## Work required
Copy exactly, and copy only, the lines from the one bearing "phylum: Chordata" through the final line of the records.

## Source information
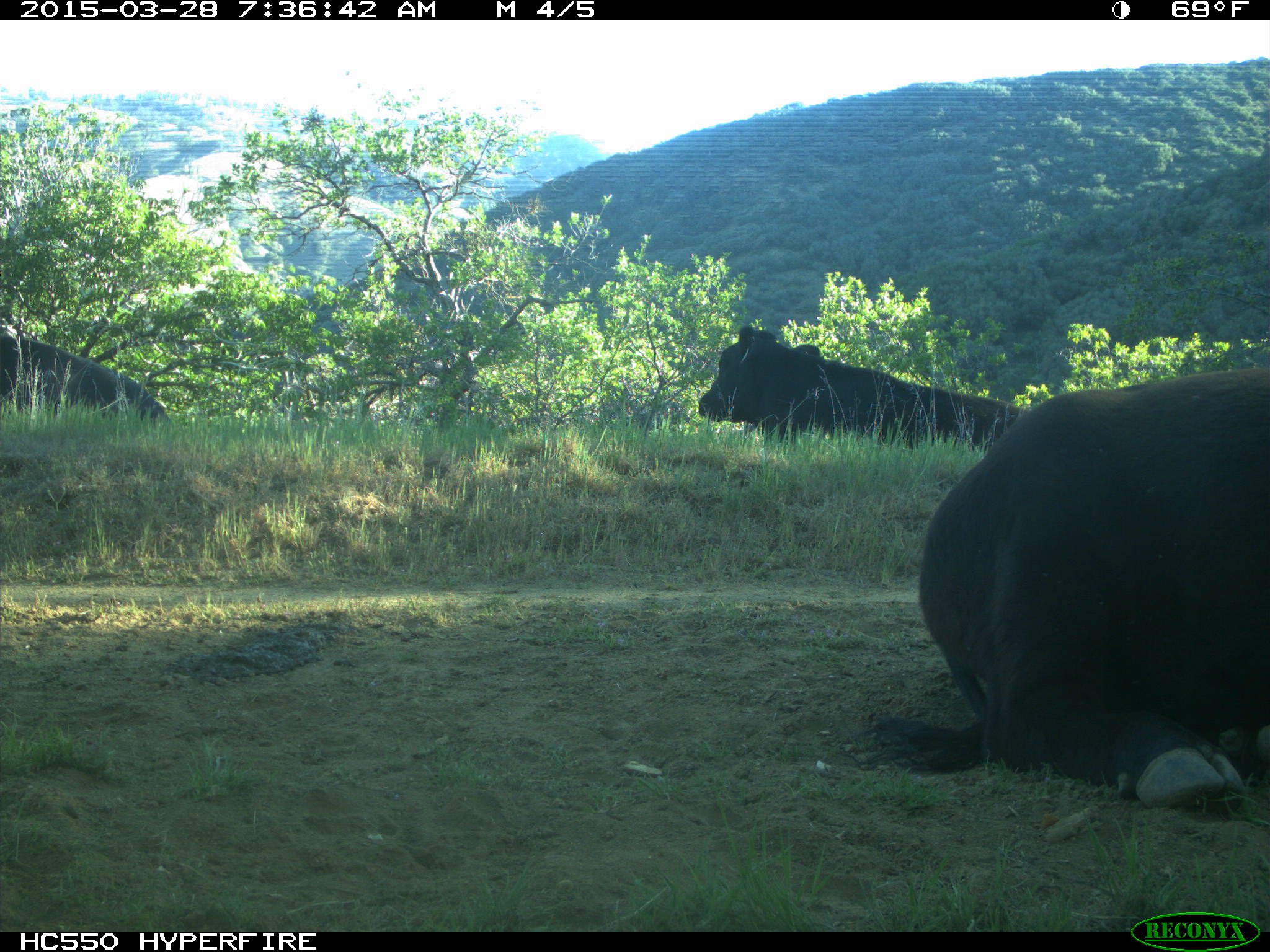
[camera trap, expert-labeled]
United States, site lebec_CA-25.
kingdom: Animalia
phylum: Chordata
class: Mammalia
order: Artiodactyla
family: Bovidae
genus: Bos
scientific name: Bos taurus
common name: domestic cow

## Your response
phylum: Chordata
class: Mammalia
order: Artiodactyla
family: Bovidae
genus: Bos
scientific name: Bos taurus
common name: domestic cow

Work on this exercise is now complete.